# Passage

========================================

Director: Martin Campbell
Writer(s):
Greg Berlanti
Michael Green
Marc Guggenheim
Michael Goldenberg
Greg Berlanti
Michael Green
Marc Guggenheim
Cast:
Ryan Reynolds – Hal Jordan
Blake Lively – Carol Ferris
Peter Sarsgaard – Dr. Hector Hammond
Mark Strong – Thaal Sinestro
Angela Bassett – Dr. Amanda Waller
Preamble: One of DC’s more interesting characters, a superhero who can manifest his will as real world objects using a special ring, comes to the big screen with Ryan Reynolds starring.
Plot: an alien high council learns to harness willpower, the greatest power in the universe, and uses it to build not only a home planet (Oa) but a guild of intergalactic policemen. But one of the council’s own is driven mad by his attempt to harness the power of fear, and banished to a lost planet. When he escapes the prison the others have built to contain him there, he begins tearing a path through the galaxy. Eventually this path leads him to Earth, where a newly anointed Green Lantern (Hal Jordan) must quickly learn the ropes if he hopes to save his planet.

The Meat: This sounds like a pretty good setup for a cosmic superhero story, allowing for big action and alien interaction as Green Lantern learns about the other members of The Corps. Somewhere amidst the six screenwriters, and who knows how many rewrites, the screenplay loses all emotional impact. And the blame can’t solely be placed on the CG, which is good but overbearing in many places.
Ryan Reynolds is competent but forgettable as Hal Jordan, a hero who supposedly is given this honor because of his fearlessness, but who turns out to be a whiny sissy for much of the movie. Whereas ‘Iron Man’ embraced Tony Stark’s arrogance and showed his weaknesses without apologizing for who he was, apparently Warner Brothers thought it would be a good idea to turn ‘Green Lantern’ into a Lifetime movie for men – complete with under-cooked daddy issues. To top it off, any momentum in the action is routinely broken up by a serene romance between Reynolds and Blake Lively’s Carol Ferris that feels more like a brother/sister bond than anything remotely sexual. That lack of sexual tension is a perfect example of what’s wrong with the movie – nothing goes very far in either direction, and what we end up with is a middling snoozefest.
Take the secondary villain, Peter Sarsgaard’s Dr. Hank Hammond, who is powered by a small infection from Parallax’s power of fear. He becomes telepathic and telekinetic(and insane). But everything he does is confined to small gatherings on Earth (a dinner party, a laboratory). Remember the scale of the story’s setup, and the potential for a cosmic police chase? Completely ruined now. Instead of epic outer-space battles, we’re left with a movie focusing on Hammond’s problems with his father and Hal’s self-doubts and budding romance with Ferris. Meanwhile Parallax barrels through the galaxy murdering millions of alien life-forms offscreen. We only see Parallax truly in action when he rips the souls out of a few individuals, and by then it always feels like an afterthought.

========================================

# Instructions to follow
Answer these questions from the Green Lantern review above.
1. Who directed the film?
2. What is the name of the home planet the alien high council builds?
3. Which actor plays Carol Ferris?

========================================

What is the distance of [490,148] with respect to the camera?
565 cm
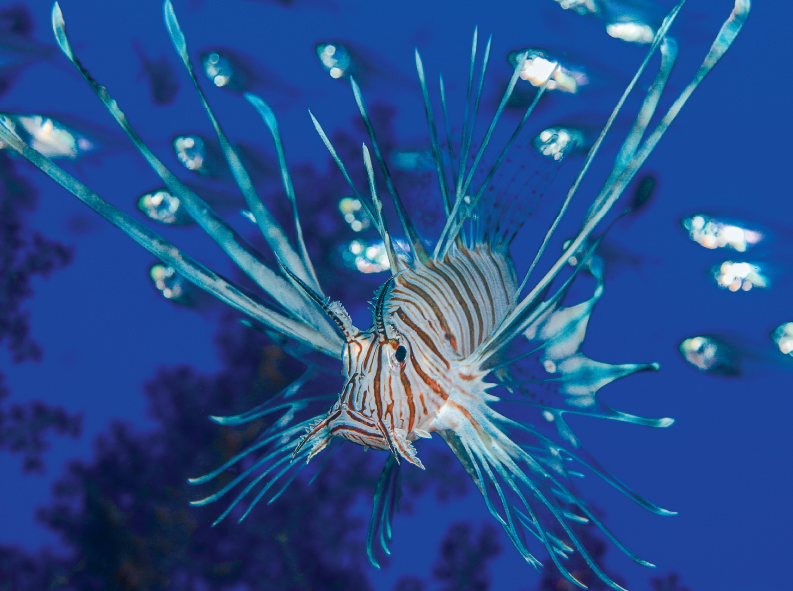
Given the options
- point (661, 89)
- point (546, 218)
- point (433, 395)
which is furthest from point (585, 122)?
point (433, 395)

========================================

# Exercise response
1. Martin Campbell
2. Oa
3. Blake Lively